Décadas atrás, um século quase, defendia o regime então vigente a trilogia Deus, Pátria, Família, a que alguns acrescentariam, posteriormente, Autoridade, Trabalho. Anos volvidos, por efeito de uma certa epidemia de revolucionarite instalada, todos os elementos foram torpemente ridicularizados. Deus foi arredado das vidas, dos pensamentos e dos corações, cedendo a um materialismo agrilhoante, à futilidade, sentimentos tornados metálicos, mais facilmente conjugado o verbo ter do que o ser. A Pátria perdeu o seu cariz de elemento cimentador de união e solidariedade, estilhaçando-se em pátrias de interesses pessoais, comezinhos e egoístas, cada um por si e os outros por mim, alcance de fins abjectos por via de abjectos meios, um mundo de direitos sem deveres. A Família, célula da vida, fez-se célula sem vida, bolas coloridas de sabão que logo rebentam, ligações fugazes e levianamente multiplicadas, legos desestruturados e espalhados pelo chão, envolvida em novos usos aberrantes descidos abaixo do animalesco, a coberto de leis imbecis que imbecis talharam, por força de poderes desmiolados.  A Autoridade cedeu o passo ao poder decretado, caído vezes sem conta em mãos que não sabem o que dele fazer, ou o usam de forma despótica e arbitrária, sem prestação de contas. O Trabalho, que deveria ser dignificante antes de tudo o mais, transformou-se em explorado ou explorador, desprezando o valor da pessoa para se concentrar no valor da pessoa produtora, que, tantas vezes, produz menos do que destrói. O apelativo já não é o trabalho, mas o emprego.

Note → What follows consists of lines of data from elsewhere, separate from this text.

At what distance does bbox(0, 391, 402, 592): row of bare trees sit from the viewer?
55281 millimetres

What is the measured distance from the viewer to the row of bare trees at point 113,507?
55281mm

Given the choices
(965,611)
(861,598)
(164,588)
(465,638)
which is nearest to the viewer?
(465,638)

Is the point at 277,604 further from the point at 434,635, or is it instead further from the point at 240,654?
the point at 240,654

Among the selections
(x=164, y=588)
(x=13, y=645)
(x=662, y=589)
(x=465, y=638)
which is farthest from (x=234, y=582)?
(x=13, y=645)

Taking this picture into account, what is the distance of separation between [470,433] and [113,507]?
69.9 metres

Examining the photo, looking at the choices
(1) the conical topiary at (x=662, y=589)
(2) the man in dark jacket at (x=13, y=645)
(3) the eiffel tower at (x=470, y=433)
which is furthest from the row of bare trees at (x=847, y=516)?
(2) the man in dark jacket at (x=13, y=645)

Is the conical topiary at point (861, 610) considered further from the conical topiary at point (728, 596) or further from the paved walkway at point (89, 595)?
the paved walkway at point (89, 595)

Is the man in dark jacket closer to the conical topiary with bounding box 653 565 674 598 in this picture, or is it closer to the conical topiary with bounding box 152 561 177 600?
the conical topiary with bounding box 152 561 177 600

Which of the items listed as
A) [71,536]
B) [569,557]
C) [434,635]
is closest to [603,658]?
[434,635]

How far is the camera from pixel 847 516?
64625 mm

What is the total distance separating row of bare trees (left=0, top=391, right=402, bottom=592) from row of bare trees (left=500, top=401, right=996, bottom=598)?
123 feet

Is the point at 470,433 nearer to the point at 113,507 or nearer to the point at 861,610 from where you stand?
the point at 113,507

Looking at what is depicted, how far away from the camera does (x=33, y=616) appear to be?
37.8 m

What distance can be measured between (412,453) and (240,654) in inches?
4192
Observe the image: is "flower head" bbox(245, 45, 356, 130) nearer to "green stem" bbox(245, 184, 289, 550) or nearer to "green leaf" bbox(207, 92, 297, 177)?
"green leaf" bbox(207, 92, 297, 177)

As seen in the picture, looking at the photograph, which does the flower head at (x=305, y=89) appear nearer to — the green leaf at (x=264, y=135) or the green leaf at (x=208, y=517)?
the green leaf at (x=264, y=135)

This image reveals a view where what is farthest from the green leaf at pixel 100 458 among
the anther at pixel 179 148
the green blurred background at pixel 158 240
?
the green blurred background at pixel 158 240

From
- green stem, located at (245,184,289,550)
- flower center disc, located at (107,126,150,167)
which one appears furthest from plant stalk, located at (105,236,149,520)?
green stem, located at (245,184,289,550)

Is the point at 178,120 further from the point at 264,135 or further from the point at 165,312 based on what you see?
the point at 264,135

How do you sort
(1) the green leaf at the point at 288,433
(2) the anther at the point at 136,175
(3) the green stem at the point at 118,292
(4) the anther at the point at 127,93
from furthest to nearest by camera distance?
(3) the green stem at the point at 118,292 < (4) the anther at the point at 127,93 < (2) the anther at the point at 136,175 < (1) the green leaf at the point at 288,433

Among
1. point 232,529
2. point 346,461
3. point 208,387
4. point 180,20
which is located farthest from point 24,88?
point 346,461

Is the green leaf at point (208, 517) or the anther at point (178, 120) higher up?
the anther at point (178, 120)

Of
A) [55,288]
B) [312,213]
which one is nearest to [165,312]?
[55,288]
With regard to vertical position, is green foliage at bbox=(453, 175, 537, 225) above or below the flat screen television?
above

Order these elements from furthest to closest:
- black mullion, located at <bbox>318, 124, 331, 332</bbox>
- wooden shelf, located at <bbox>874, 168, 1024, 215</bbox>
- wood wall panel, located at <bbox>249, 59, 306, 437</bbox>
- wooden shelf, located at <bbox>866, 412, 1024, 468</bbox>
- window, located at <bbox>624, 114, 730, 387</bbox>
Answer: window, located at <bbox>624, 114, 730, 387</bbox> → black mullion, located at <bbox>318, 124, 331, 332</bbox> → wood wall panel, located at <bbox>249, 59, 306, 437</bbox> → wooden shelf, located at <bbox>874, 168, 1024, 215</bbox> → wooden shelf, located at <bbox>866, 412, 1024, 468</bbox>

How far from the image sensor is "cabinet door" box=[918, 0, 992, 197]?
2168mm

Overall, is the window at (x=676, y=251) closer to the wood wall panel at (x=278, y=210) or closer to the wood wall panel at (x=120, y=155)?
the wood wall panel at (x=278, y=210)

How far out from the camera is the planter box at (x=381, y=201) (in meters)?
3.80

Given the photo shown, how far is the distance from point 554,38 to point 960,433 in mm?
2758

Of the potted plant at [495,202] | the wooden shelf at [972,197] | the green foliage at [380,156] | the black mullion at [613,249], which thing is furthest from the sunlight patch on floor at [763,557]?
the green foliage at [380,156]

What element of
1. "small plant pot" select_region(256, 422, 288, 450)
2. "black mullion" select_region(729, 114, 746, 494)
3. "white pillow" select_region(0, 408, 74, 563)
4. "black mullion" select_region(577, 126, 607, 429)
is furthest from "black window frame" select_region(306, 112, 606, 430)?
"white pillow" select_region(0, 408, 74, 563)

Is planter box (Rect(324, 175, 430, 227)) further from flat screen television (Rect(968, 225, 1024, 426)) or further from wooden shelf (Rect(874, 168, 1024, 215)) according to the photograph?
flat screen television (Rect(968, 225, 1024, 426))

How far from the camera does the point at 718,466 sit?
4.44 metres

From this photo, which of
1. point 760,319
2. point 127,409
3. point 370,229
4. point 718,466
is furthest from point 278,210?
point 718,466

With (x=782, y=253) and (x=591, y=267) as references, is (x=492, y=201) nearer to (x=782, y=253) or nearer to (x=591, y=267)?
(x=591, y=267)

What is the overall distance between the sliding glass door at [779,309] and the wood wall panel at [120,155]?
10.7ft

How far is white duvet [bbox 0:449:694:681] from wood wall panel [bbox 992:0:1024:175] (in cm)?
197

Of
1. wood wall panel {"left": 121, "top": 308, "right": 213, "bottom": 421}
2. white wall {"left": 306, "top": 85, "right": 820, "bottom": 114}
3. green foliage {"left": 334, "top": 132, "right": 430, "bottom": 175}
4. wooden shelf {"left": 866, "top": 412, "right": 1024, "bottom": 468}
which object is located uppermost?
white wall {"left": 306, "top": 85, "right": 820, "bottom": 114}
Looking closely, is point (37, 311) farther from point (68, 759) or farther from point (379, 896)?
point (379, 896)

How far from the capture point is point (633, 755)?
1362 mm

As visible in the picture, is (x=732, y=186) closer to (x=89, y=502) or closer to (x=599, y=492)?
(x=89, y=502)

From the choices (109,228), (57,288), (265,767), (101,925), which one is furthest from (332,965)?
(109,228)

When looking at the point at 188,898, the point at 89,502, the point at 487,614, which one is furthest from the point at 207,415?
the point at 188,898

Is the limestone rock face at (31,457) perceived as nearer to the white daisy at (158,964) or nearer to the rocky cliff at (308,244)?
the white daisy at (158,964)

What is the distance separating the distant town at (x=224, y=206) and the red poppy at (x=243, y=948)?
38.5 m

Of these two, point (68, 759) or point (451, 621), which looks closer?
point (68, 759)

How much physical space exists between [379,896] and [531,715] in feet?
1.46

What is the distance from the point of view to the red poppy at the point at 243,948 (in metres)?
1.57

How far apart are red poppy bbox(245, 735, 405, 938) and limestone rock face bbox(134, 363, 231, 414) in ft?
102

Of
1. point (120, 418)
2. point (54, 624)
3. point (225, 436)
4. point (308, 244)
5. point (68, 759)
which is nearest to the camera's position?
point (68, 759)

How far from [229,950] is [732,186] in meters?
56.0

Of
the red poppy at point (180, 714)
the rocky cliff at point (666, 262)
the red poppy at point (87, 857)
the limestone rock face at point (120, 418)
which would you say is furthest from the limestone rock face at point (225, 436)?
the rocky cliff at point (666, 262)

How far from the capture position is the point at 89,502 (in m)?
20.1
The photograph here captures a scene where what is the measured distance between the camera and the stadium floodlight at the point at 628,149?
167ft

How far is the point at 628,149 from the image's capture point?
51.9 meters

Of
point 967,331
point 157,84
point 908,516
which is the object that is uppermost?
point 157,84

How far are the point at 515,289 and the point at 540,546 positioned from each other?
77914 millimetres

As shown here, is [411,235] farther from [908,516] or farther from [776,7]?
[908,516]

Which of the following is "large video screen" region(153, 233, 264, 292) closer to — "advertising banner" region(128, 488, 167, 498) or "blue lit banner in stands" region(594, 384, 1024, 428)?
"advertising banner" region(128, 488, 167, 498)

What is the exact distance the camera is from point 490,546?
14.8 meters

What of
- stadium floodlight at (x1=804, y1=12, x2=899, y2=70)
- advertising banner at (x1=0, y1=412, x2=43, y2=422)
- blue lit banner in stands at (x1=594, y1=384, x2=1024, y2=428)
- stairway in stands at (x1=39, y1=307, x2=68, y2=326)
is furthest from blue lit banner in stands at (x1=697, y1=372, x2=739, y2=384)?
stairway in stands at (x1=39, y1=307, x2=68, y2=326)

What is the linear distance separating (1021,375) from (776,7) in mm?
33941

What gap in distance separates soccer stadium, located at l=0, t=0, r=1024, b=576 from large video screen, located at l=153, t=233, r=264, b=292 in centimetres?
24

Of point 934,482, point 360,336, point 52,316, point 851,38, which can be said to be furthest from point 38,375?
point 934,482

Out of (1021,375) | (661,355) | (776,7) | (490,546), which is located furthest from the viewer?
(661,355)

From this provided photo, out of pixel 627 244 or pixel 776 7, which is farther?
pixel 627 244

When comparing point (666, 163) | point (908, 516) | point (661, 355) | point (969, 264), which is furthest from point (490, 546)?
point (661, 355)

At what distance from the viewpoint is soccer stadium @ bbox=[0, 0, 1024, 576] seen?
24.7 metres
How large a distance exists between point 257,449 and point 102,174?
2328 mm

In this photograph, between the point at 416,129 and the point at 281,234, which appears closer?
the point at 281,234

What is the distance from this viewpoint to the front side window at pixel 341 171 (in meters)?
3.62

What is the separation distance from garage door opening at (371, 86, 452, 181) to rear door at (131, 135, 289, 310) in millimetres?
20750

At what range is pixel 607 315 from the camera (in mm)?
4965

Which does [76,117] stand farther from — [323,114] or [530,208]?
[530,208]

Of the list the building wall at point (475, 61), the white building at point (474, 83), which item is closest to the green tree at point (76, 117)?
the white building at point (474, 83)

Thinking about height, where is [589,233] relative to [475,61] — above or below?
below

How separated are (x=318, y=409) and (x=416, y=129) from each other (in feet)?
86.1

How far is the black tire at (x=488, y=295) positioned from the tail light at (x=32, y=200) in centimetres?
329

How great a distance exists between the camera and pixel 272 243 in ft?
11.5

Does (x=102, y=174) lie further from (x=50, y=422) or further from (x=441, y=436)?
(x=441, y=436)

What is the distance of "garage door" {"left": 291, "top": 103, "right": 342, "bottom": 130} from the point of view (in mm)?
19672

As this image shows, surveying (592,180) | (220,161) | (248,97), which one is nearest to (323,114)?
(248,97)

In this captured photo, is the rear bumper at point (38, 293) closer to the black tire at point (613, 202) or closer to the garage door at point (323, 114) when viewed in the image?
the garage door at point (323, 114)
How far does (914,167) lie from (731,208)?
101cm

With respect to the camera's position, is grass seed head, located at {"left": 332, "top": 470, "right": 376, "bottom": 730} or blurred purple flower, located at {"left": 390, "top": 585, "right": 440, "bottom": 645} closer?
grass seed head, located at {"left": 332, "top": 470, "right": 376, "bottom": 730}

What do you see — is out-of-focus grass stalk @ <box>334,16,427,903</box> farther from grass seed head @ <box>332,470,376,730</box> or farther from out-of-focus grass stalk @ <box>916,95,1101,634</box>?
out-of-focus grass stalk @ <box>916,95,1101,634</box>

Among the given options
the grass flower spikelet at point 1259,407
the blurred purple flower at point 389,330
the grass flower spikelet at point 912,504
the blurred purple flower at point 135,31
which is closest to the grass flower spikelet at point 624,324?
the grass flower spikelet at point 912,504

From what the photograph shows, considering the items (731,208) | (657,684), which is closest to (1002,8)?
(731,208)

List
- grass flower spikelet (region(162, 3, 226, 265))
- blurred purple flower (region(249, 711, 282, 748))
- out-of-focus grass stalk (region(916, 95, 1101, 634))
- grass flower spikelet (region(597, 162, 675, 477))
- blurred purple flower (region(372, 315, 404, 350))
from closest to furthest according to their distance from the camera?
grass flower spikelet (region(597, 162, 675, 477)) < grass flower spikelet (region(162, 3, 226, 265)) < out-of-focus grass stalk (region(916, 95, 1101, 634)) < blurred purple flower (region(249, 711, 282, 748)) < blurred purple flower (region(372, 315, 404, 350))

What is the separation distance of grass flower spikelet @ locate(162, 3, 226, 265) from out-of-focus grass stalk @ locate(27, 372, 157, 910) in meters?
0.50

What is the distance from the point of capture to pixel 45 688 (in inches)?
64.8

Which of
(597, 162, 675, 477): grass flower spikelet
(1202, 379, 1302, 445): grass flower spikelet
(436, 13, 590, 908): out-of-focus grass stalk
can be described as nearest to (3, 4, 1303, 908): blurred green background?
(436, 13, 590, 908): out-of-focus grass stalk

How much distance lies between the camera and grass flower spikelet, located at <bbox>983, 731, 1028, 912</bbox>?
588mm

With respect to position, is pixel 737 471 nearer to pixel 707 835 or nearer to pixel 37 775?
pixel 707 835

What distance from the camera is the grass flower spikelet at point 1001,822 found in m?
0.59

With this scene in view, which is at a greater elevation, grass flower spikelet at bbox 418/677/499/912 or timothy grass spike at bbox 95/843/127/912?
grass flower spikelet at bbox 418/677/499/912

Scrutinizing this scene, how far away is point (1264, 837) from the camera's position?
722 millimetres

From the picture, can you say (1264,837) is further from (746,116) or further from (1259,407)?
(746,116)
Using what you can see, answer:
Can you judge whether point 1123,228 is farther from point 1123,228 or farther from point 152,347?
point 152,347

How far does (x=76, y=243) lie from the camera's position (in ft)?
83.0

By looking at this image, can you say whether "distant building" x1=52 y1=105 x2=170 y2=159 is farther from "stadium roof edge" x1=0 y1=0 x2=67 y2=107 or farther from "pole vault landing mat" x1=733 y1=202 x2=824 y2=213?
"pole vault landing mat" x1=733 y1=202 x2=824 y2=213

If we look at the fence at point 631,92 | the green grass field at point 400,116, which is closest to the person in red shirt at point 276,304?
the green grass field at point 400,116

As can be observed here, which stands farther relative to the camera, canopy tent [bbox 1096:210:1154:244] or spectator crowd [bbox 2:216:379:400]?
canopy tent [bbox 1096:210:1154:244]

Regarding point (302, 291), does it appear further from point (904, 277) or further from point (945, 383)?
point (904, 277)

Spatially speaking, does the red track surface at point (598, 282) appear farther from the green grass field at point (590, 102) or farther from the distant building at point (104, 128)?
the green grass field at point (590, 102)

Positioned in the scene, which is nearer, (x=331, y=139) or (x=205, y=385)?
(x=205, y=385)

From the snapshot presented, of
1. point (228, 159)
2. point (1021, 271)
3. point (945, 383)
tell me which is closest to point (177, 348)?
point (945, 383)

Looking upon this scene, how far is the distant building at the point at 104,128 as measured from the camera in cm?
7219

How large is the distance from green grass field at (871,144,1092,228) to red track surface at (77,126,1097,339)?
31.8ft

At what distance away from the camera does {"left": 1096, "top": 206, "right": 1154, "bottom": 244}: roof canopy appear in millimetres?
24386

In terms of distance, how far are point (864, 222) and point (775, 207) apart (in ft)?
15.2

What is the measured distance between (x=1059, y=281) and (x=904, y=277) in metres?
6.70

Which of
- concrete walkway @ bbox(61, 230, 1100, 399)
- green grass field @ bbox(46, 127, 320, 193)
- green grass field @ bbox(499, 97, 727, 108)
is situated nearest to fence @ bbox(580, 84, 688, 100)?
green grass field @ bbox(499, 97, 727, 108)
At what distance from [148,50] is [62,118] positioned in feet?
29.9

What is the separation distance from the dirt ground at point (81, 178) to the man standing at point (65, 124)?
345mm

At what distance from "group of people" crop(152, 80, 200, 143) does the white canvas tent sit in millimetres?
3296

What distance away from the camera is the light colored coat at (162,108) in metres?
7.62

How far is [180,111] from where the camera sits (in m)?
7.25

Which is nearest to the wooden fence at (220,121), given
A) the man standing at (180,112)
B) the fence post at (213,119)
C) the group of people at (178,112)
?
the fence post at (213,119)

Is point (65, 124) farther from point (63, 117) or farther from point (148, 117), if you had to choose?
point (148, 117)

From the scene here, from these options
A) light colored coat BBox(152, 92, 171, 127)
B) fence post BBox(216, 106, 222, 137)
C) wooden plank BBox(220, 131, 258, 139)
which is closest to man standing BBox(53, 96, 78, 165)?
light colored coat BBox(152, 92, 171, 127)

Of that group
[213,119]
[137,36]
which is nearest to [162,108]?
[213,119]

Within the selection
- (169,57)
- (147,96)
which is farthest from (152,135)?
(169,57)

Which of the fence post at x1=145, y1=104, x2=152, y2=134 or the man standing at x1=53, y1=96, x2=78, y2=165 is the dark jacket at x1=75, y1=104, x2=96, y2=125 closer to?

Na perseguição ao achincalhamento voraz, dizia-se e repetia-se que a sociedade se alimentava de Fátima, Fado e Futebol (é arbitrária a ordem dos factores). Fátima mantém-se, porém, porque se mantém a fé dos homens. Crer em Fátima não é dogmático, é verdade, mas intolerável se faz que não crentes, clérigos alguns, se entretenham a tentar conspurcar a crença dos que a detêm. O Fado deu um trambolhão, transformando-se o verdadeiro, proliferando fadistas em vez de fado e fadistas de outros fados. Crescem como cogumelos concertos e festivais, mormente festivaleiros, para os quais artistas tão desajeitados quão idolatrados arrastam multidões e onde certas práticas primam pelo indecoro, à vista de todos passando o imaginável e o inimaginável. O Futebol tornou-se praga maldita, por todos os motivos, a que não fogem os poderes que o dominam e lhe maquilham a face. Envolvem-no somas aberrantes e escandalosas, verdadeiras afrontas àqueles que se alimentam diariamente de migalhas; quando se alimentam. Sintonizamos canais televisivos e deparamo-nos com doses maciças de palradores futebolísticos que se multiplicam, simultaneamente, por diversas estações: quatro, às vezes. Se o monopólio das transmissões dos jogos de futebol se anicha em certas mãos, detentoras de certos canais, mais adequado se tornaria que fossem  esses mesmos os palcos dos comentários extenuantes, abusivos, incómodos. Nem sequer faz sentido que o grande público seja implacavelmente fustigado por débitos de comentários sobre aquilo que somente uma pequena faixa pagante visionou. Com a agravante de tais comentários se transformarem vezes sem conta em arenas de má imagem, arrogância, insulto velado, falta de serenidade e contenção. Por mim, estou farto...
Escrevo segundo a antiga ortografia.